The function is called monotonous in between X, if it either increases throughout this interval, or decreases in it.

For example, the function y = x 2 decreases on (- °°; 0) and increases on (0; + °°).

Note that we have given the definition of a function that is monotone in the strict sense. In general, monotone functions include non-decreasing functions, i.e. such that from x 2> x, it follows f (x 2)> f (x,), and non-increasing functions, i.e. such for which from x 2> x, it follows / (x 2)
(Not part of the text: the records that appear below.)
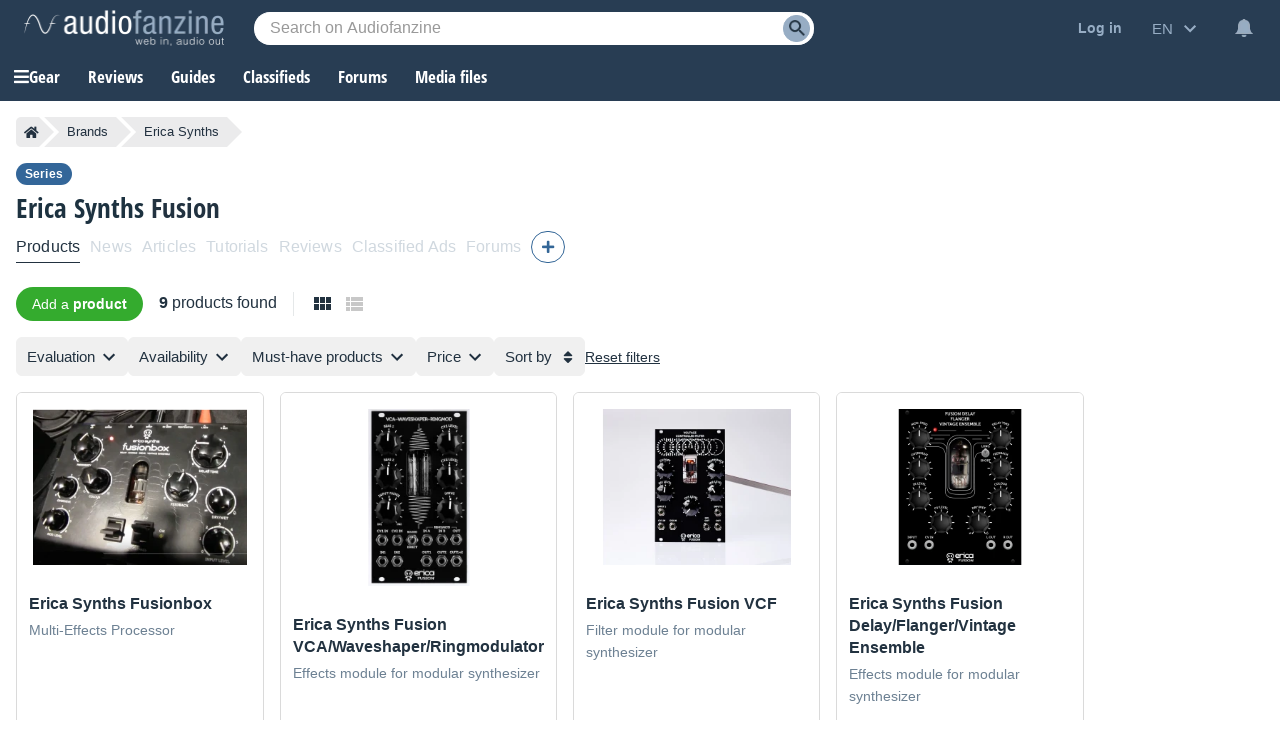

--- FILE ---
content_type: text/html; charset=utf-8
request_url: https://www.google.com/recaptcha/api2/aframe
body_size: 265
content:
<!DOCTYPE HTML><html><head><meta http-equiv="content-type" content="text/html; charset=UTF-8"></head><body><script nonce="su1LqVCJxSG45PXObrIn0w">/** Anti-fraud and anti-abuse applications only. See google.com/recaptcha */ try{var clients={'sodar':'https://pagead2.googlesyndication.com/pagead/sodar?'};window.addEventListener("message",function(a){try{if(a.source===window.parent){var b=JSON.parse(a.data);var c=clients[b['id']];if(c){var d=document.createElement('img');d.src=c+b['params']+'&rc='+(localStorage.getItem("rc::a")?sessionStorage.getItem("rc::b"):"");window.document.body.appendChild(d);sessionStorage.setItem("rc::e",parseInt(sessionStorage.getItem("rc::e")||0)+1);localStorage.setItem("rc::h",'1769117693279');}}}catch(b){}});window.parent.postMessage("_grecaptcha_ready", "*");}catch(b){}</script></body></html>

--- FILE ---
content_type: application/javascript; charset=utf-8
request_url: https://fundingchoicesmessages.google.com/f/AGSKWxWjo4XIBbAqxBiQHV9OeVslmiRA4L1JmTzenNCU7mozrhfS-CdubT05RS8zjBSlDlqwMVnmXWrs5YfKa6V5t7XRVf4y3NVicdJ1bgoFz4IBm-M5YaOWq5yvc4yL6tqGfcHUvwMV7rxZaerJi8I_DOi-6fvuOMb0xABUe0Mcn-CxRImuYoW7f3yHT0lq/_/ads?zone_id=.prebid.js/SmpAds./adlabel./ads300adn2.
body_size: -1289
content:
window['3f82074a-9e3c-473e-bb7e-0d130d5df28d'] = true;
Limitation. Function at= / (x) is called limited in between X, if there is such a number M> 0 such that | / (x) | M for any x e X.

For example, the function at =-

bounded on the whole number line, so

Periodicity. Function at = f (x) called periodic if there is such a number T^ Oh what f (x + T = f (x) for all X from the scope of the function.

In this case T is called the period of the function. Obviously if T - function period y = f (x), then the periods of this function are also 2Г, 3 T etc. Therefore, the period of a function is usually called the smallest positive period (if it exists). For example, the functions f = cos.r has a period T = 2P, and the function y = tg Zx - period n / 3.